The editors can be congratulated for their efforts that yielded a most valuable and highly informative overview of a largely neglected field of writing system research. Martin Neef, TU Braunschweig, Written Language and Literacy It is a pioneering, fascinating and authoritative book. The 17 contributors cover a surprising range of topics in detail and with comprehensive bibliographies. ...A landmark collection of articles by scholars. Andrew Robinson, Wolfson College, Cambridge, in Nature While the book is heavily slanted towards Eastern Mediterranean and Near Eastern systems, which make up the bulk of the case studies, we are, nevertheless, provided with a battery of instructive and impressive discussions of the decline of scripts. Important and indispensible contributions to the still-fledgling study of writing and can be highly recommended to all. Gordon Whittaker, Universitat Goettingen, in Antiquity Each essay is informative and stimulating; the whole collection presents studies that should stimulate further research into a comprehensive analysis into the factors involved in the disappearance of writing systems.

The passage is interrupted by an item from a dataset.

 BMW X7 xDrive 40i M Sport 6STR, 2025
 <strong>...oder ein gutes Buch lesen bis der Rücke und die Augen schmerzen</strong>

Baines and his colleagues deserve gratitude for this significant volume. American Journal of Archaeology This is a fascinating book. It is not a final definitive treatment, but a pioneering first step, and a guide to the considerable opportunities for research, both on these writing systems and others which could not be included in this volume. The editors and contributors are to be congratulated for the success with which they have opened the discussion and pointed the way to others. C.W. Shelmerdine, University of Texas, in Cambridge Archaeological Journal


Author Information

John Baines is Professor of Egyptology at the University of Oxford. His principal publications are on Egyptian art, literature, and religion. He has also focused on the role of writing in Egyptian society and on high-cultural legitimations and concerns of elites. His publications include Visual and Written Culture in Ancient Egypt (2007) and High Culture and Experience in Ancient Egypt (in preparation for Equinox). John Bennet is Professor of Aegean Archaeology at the University of Sheffield, UK, and has received his doctorate from Cambridge University. He has held positions at the University of Wisconsin-Madison and Oxford University, where he was Sinclair and Rachel Hood lecturer in Aegean Prehistory. His research interests include the archaeology of complex societies, writing and administrative systems (especially Linear B), and diachronic landscape archaeology.Stephen Houston, a specialist in Maya civilization, is Professor of Anthropology and Professor of Archaeology at Brown University. Houston has authored some 200 articles, book chapters, and reviews. The founding co-editor of Ancient Mesoamerica, he is also co-editor of a dozen technical monographs on archaeological work in Guatemala, and author or editor of twelve books, the most recent of which is The Memory of Bones: Body, Being, and Experience among the Classic Maya (with David Stuart and Karl Taube, 2006). His current research focuses on urbanism in Mesoamerica, the history of colour in the New World, Maya architecture, and the origins, development, and extinction of writing.